▸ Problem to solve
Reproduce the listing below exactly, except for its pictures.

▸ Dataset content
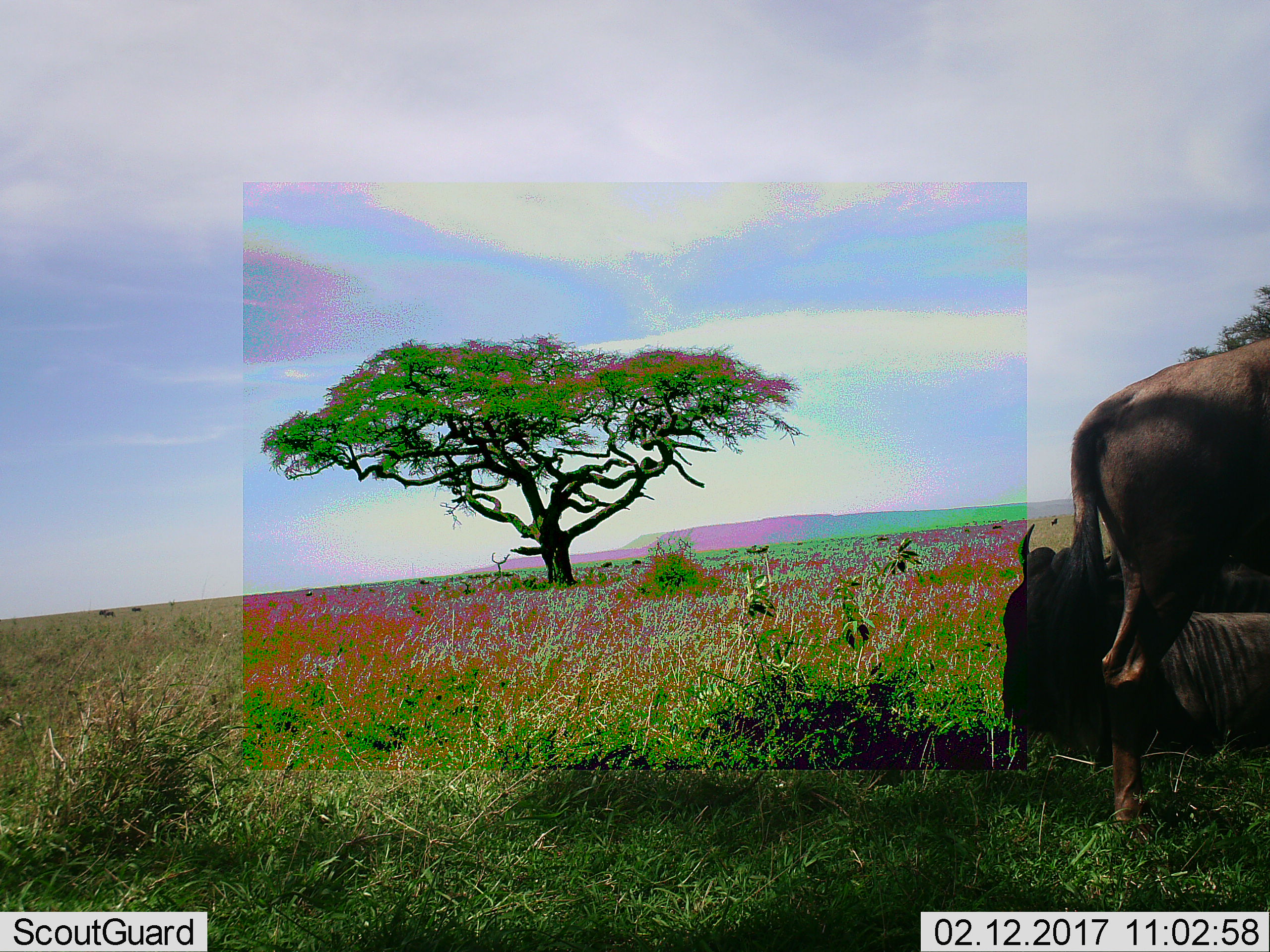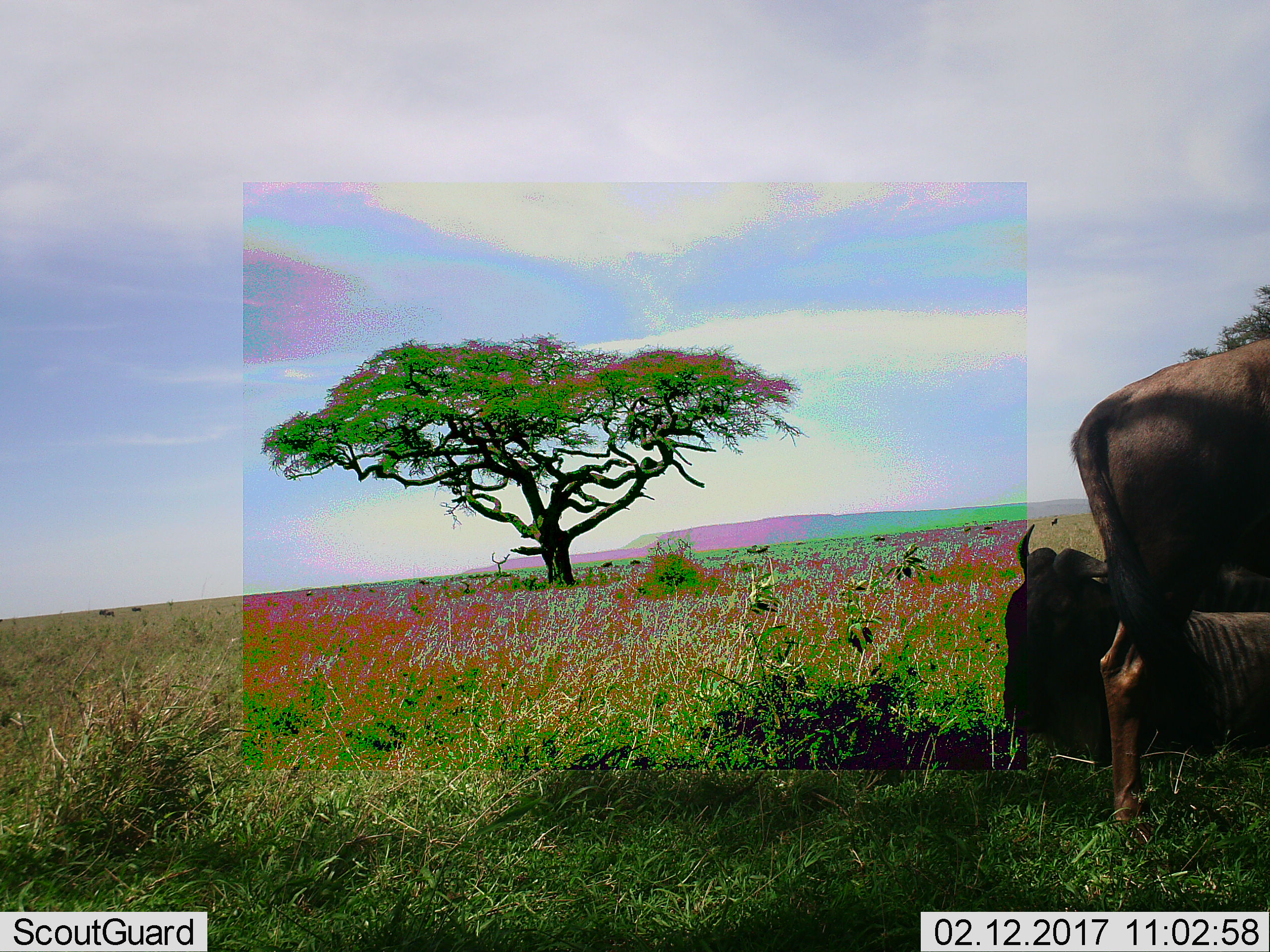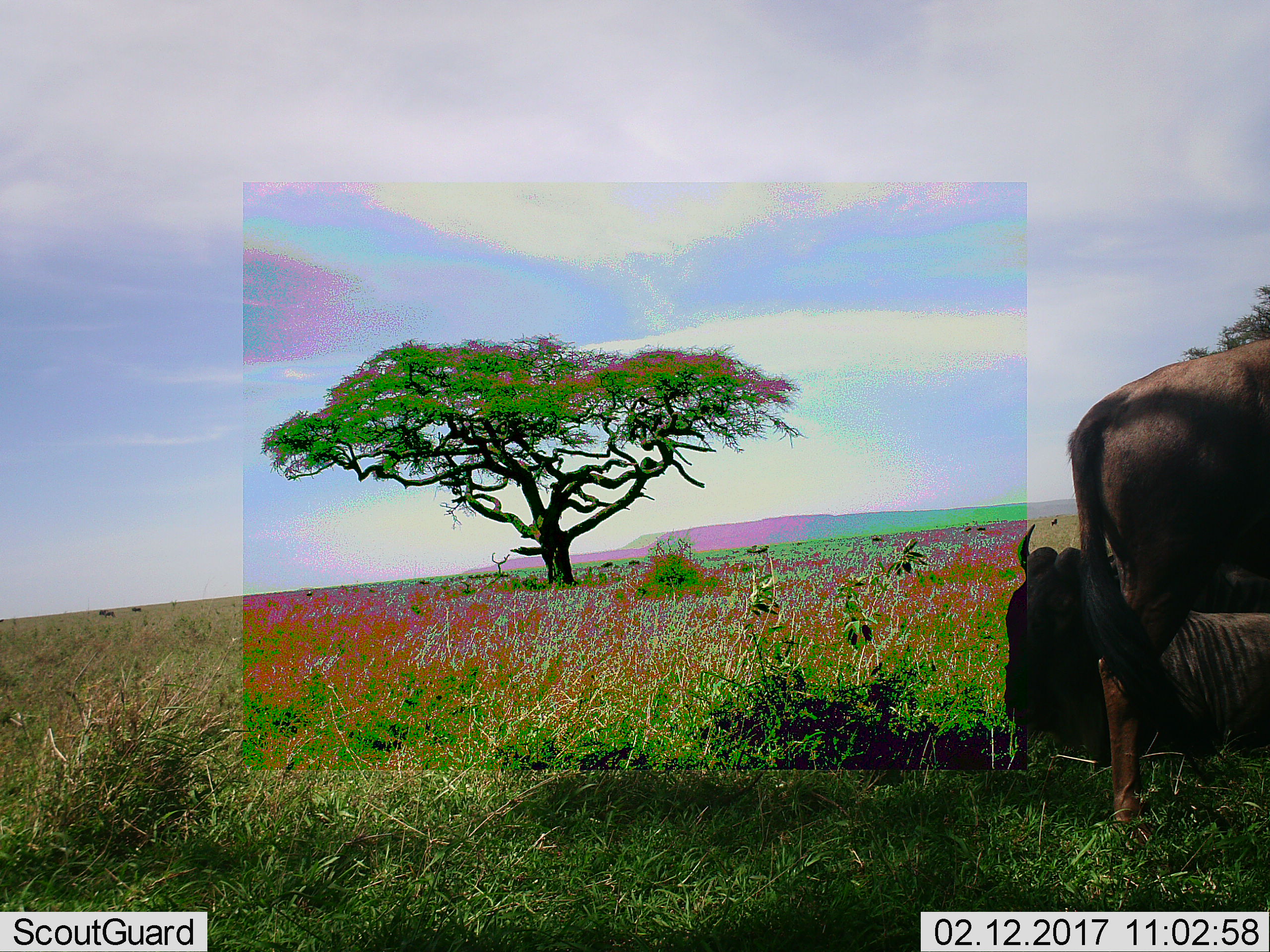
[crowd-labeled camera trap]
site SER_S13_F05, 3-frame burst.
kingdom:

▸ Written solution
[crowd-labeled camera trap]
site SER_S13_F05, 3-frame burst.
kingdom:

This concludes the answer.